* **Quoted text**:
Senator Robinson quoted from a book by Mr. Whyte, which was published last year and which I have not read, but if she is relying on the statements made in that book to substantiate the case which she made, then I should like to tell her that it is entirely wrong and not in accordance with the facts. What happened in 1950 and 1951 was entirely different to the impression which she has given in the course of her introductory remarks.

When public discussion of the proposal for an Adoption Bill began, objection was taken by some people to any attempt to introduce legislation. The idea was dropped by the then Government. In 1951, the proposition for an Adoption Bill was revived. At the time, Mr. Gerald Boland—to whom Senator Robinson referred—was Minister for Justice. He was one of the most competent and courageous Ministers in any Government in this country, He was the last person to be overawed by a rifle or a crozier. He would not take dictation from a mailed fist or a bishop. The idea that, when the Adoption Bill was propounded, Gerry Boland would have to wait or go cap in hand to any clergy or any representatives of the clergy to get permission to do what he considered was his duty as a civic leader is too absurd to need any further rebuffal by me.

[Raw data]
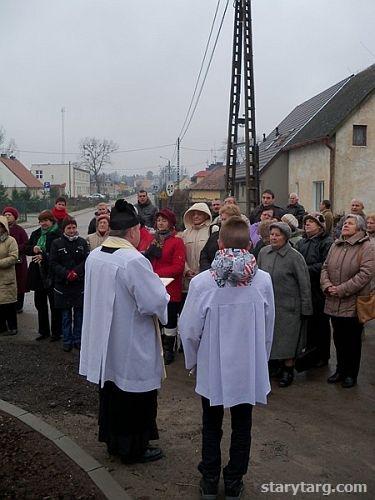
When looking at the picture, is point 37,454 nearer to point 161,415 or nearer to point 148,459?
point 148,459

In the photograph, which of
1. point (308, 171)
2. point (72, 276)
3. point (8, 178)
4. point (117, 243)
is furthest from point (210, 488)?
point (8, 178)

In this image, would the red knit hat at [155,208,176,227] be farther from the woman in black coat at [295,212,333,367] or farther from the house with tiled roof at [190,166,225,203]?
the house with tiled roof at [190,166,225,203]

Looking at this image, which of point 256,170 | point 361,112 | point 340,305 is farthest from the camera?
point 361,112

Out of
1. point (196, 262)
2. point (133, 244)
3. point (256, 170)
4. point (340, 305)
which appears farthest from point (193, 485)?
point (256, 170)

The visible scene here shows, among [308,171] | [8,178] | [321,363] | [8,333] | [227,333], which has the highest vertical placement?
[8,178]

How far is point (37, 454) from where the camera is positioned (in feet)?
12.7

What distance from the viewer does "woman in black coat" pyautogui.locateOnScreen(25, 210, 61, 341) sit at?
24.5 ft

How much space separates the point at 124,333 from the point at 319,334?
11.3 ft

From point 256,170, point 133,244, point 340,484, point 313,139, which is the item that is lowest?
point 340,484

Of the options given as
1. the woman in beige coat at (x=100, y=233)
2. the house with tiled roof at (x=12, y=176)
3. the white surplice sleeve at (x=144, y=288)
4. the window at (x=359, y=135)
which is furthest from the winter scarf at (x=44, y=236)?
the house with tiled roof at (x=12, y=176)

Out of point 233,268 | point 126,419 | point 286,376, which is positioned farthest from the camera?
point 286,376

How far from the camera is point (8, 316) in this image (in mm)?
7957

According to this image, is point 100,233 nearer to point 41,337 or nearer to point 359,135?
point 41,337

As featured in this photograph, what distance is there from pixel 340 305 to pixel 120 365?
9.35ft
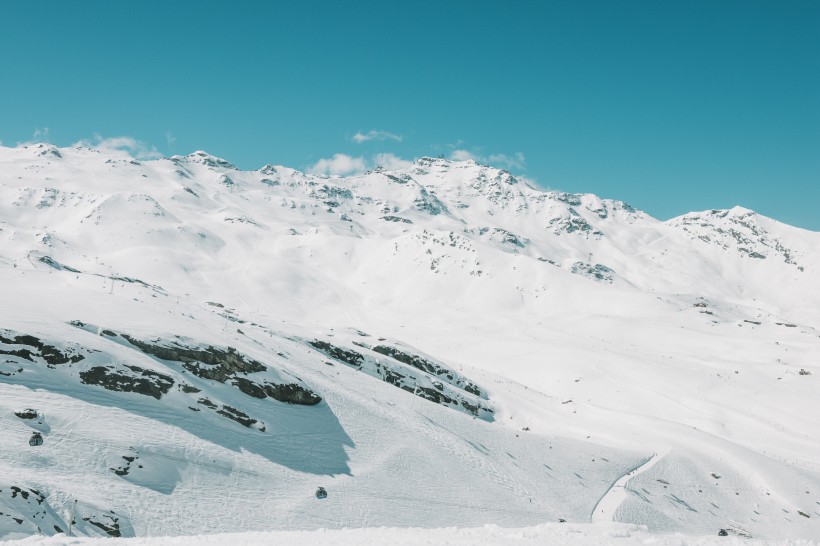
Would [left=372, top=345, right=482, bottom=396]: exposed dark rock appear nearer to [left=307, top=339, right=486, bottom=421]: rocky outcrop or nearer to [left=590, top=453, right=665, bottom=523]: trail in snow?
[left=307, top=339, right=486, bottom=421]: rocky outcrop

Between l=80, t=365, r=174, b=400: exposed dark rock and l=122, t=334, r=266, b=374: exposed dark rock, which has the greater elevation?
l=122, t=334, r=266, b=374: exposed dark rock

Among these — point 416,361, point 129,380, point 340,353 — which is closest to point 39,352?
point 129,380

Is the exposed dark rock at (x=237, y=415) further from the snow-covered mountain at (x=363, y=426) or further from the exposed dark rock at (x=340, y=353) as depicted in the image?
the exposed dark rock at (x=340, y=353)

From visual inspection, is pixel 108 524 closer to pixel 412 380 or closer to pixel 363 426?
pixel 363 426

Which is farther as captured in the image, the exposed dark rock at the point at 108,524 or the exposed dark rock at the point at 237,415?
the exposed dark rock at the point at 237,415

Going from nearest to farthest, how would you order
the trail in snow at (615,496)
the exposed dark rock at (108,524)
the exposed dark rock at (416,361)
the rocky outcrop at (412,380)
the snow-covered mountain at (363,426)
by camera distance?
the exposed dark rock at (108,524)
the snow-covered mountain at (363,426)
the trail in snow at (615,496)
the rocky outcrop at (412,380)
the exposed dark rock at (416,361)

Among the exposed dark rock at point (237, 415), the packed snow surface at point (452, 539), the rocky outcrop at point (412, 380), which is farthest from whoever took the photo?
the rocky outcrop at point (412, 380)

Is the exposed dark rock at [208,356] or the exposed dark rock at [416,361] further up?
the exposed dark rock at [416,361]

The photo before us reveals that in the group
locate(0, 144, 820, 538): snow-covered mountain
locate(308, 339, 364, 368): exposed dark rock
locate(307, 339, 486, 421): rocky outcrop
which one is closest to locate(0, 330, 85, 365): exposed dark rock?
locate(0, 144, 820, 538): snow-covered mountain

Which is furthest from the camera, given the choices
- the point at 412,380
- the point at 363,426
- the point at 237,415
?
the point at 412,380

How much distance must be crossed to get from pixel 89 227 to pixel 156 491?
5460 inches

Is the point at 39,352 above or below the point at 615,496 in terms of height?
above

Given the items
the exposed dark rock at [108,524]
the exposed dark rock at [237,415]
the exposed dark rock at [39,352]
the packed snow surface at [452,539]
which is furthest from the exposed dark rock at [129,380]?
the packed snow surface at [452,539]

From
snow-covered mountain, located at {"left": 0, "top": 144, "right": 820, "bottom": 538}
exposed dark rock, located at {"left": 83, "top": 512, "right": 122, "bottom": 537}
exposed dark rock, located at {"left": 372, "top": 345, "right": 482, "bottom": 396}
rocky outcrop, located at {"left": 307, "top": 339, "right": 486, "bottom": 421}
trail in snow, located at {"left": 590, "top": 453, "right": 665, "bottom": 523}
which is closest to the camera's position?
exposed dark rock, located at {"left": 83, "top": 512, "right": 122, "bottom": 537}
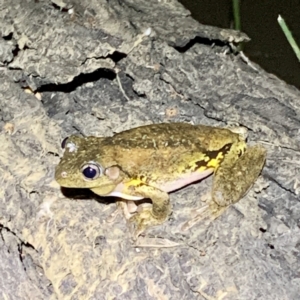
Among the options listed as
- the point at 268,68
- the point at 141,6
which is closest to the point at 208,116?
the point at 141,6

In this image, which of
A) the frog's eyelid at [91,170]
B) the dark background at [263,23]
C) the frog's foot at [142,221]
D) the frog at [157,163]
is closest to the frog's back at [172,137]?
the frog at [157,163]

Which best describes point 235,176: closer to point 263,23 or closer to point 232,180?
point 232,180

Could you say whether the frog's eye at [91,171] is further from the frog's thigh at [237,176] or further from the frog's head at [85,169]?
the frog's thigh at [237,176]

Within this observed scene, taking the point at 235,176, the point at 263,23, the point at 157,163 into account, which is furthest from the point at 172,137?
the point at 263,23

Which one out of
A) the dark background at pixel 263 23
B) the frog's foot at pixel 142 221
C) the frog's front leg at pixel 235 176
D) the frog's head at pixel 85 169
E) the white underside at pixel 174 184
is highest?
the frog's head at pixel 85 169

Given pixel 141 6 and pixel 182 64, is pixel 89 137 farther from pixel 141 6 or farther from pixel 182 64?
pixel 141 6
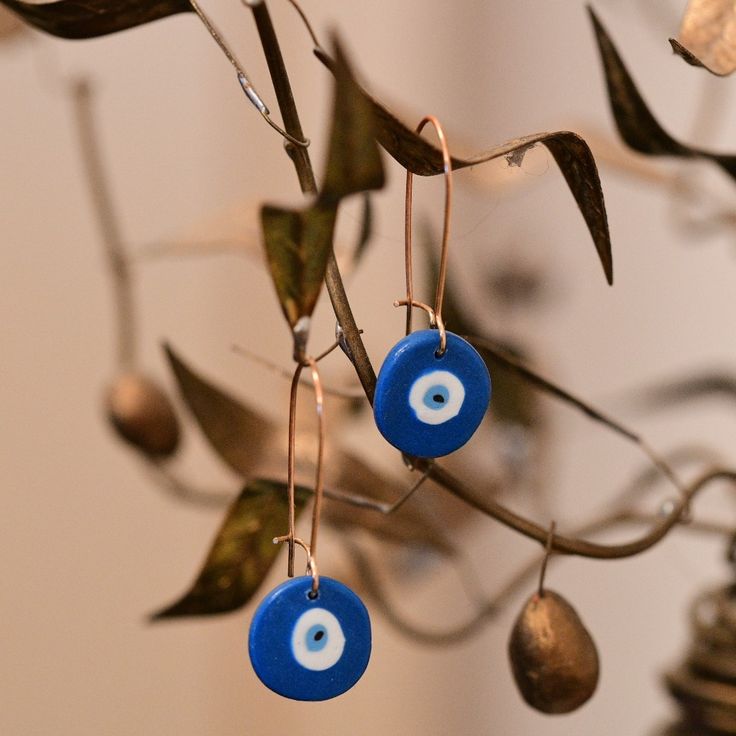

* **Stated problem**:
According to the speech on the Adoption Bill, who was Minister for Justice when the proposition for the Bill was revived in 1951? The data serves no purpose here.

* **Result for this task**:
Mr. Gerald Boland